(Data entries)
-=-=-
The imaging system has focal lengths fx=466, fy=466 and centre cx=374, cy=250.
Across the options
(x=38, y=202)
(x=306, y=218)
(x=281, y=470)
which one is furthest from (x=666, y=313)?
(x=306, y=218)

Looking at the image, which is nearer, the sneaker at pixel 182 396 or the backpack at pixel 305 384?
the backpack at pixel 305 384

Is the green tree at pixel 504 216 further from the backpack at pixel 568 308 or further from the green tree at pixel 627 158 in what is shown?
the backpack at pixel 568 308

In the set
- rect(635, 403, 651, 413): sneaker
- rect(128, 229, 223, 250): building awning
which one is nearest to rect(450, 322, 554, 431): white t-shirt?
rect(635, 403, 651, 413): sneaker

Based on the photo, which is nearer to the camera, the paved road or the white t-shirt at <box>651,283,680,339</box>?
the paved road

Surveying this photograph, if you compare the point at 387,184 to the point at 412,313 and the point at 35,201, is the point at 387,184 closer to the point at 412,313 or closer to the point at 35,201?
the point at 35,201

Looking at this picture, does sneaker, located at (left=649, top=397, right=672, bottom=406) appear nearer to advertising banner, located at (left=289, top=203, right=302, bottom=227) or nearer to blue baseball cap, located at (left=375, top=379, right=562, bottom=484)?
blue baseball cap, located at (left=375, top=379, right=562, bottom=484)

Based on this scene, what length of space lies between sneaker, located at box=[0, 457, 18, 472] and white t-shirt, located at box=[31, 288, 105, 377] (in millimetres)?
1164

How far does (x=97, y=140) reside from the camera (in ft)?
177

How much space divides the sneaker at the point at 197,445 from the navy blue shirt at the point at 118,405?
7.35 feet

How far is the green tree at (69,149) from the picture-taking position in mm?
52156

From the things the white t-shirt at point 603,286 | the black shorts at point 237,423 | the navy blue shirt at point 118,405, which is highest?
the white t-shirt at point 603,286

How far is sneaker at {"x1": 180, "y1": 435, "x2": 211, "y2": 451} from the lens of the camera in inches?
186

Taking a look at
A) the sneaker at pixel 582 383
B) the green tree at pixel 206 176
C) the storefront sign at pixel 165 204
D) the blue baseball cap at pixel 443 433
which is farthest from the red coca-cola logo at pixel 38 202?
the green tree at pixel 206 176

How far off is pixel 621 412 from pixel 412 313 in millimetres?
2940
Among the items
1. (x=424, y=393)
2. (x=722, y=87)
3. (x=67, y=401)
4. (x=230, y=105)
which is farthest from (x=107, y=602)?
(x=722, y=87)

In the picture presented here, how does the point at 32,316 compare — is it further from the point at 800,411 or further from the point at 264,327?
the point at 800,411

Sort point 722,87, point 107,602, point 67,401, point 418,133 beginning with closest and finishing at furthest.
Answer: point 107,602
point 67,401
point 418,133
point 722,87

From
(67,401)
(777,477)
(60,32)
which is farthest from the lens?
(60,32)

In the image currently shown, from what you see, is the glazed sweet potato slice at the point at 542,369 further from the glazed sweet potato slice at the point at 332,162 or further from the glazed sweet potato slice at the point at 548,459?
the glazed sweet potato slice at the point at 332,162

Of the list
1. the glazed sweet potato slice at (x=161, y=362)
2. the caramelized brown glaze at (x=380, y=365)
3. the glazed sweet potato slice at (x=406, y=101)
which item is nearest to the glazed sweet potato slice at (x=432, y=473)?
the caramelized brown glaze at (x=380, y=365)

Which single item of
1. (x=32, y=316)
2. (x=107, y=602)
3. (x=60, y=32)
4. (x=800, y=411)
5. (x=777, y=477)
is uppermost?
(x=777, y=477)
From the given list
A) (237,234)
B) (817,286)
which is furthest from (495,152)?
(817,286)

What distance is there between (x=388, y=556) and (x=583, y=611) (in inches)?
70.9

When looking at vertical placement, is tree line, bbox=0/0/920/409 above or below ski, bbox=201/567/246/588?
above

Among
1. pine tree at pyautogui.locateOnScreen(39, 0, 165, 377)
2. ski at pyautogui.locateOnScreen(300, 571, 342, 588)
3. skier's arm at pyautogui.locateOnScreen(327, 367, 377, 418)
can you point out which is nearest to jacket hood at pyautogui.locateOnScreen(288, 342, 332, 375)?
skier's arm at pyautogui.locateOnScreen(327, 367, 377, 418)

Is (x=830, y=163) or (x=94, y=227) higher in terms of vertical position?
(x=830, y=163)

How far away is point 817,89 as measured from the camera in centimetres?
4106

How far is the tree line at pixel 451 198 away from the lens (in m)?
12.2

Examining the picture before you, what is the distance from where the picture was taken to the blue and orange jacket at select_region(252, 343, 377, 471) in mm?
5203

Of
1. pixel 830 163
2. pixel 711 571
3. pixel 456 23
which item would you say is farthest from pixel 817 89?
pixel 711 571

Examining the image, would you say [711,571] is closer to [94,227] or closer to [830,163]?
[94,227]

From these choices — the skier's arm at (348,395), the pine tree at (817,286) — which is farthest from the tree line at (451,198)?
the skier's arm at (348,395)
-=-=-
* [OBJECTIVE]:
Return the data lines without any change, beginning at the line that contains "From these choices" and continuing through the last line of the data.

* [SOLUTION BELOW]:
From these choices — the skier's arm at (348,395), the pine tree at (817,286) — which is farthest from the tree line at (451,198)?
the skier's arm at (348,395)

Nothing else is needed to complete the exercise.